McGowan’s latest, Still, is based on the true story of 89-year-old New Brunswick farmer Craig Morrison, played by James Cromwell (Babe, Secretariat), who starts to build a new home on his land for his ailing wife, played by French-Canadian actress Geneviève Bujold (Oscar nominee for Anne of a Thousand Days and Canadian Film Award winner for Kamouraska).
In the film, Craig is thwarted by government inspector Rick (Jonathon Potts) who makes it his personal mission to halt construction of the new house.
A skilled carpenter who can be cantankerous and stubborn, Craig manages to keep his traditional farm going because of the support of his wife, Irene, who’s as tough and determined as he is, and he is not going to back down.

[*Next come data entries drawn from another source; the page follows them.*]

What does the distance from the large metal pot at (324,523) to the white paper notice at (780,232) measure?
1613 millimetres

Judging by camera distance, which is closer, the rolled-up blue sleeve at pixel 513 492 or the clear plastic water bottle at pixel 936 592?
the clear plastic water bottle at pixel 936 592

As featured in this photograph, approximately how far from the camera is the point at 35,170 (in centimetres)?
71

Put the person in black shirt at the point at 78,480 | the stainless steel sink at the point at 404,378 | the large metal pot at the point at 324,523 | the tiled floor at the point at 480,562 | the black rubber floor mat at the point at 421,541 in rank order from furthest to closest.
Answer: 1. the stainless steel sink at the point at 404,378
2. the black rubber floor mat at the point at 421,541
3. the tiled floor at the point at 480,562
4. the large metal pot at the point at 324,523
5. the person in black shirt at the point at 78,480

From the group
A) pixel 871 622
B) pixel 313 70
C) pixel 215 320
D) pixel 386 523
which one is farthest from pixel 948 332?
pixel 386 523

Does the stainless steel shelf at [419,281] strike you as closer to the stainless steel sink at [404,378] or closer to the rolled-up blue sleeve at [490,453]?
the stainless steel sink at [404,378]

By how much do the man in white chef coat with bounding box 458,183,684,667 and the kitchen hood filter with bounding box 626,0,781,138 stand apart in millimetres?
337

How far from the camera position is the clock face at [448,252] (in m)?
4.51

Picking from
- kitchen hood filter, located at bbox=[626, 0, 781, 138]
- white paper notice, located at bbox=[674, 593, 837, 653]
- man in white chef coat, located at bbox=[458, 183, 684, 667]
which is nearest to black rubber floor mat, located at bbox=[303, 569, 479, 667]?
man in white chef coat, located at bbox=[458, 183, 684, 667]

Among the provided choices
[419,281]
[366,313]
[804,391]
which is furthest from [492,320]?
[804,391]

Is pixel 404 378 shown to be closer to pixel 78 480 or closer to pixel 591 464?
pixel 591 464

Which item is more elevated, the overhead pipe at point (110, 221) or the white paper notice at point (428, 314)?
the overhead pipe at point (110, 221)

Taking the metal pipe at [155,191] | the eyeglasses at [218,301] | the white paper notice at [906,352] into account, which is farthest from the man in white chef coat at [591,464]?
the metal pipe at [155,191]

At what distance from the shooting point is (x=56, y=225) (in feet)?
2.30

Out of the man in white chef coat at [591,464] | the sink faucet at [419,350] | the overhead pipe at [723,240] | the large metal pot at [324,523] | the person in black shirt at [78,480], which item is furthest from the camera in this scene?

On one level a story about the clash between heritage and modernity, Still is also a remarkably incisive and affecting character study.
The taciturn Craig’s labour of love is inspired as much by his profound need to prove that he is still capable of providing for himself and his family and by his sense of his own mortality as it is by his powerful devotion to his wife.
Set against the gorgeous windswept vistas of New Brunswick, the movie is sensitively and astutely directed and features magnificent performances from its perfectly cast leads.
Still has recently been acquired by Samuel Goldwyn Films for distribution in the U.S., a real coup for an independent Canadian film.
Still will be shown at the Vernon Towne Cinema on Monday, Jan. 7 at 5:15 p.m. and 7:45 p.m. All tickets are $7, available at the theatre and the Bean Scene one week prior to the show as well as at the door.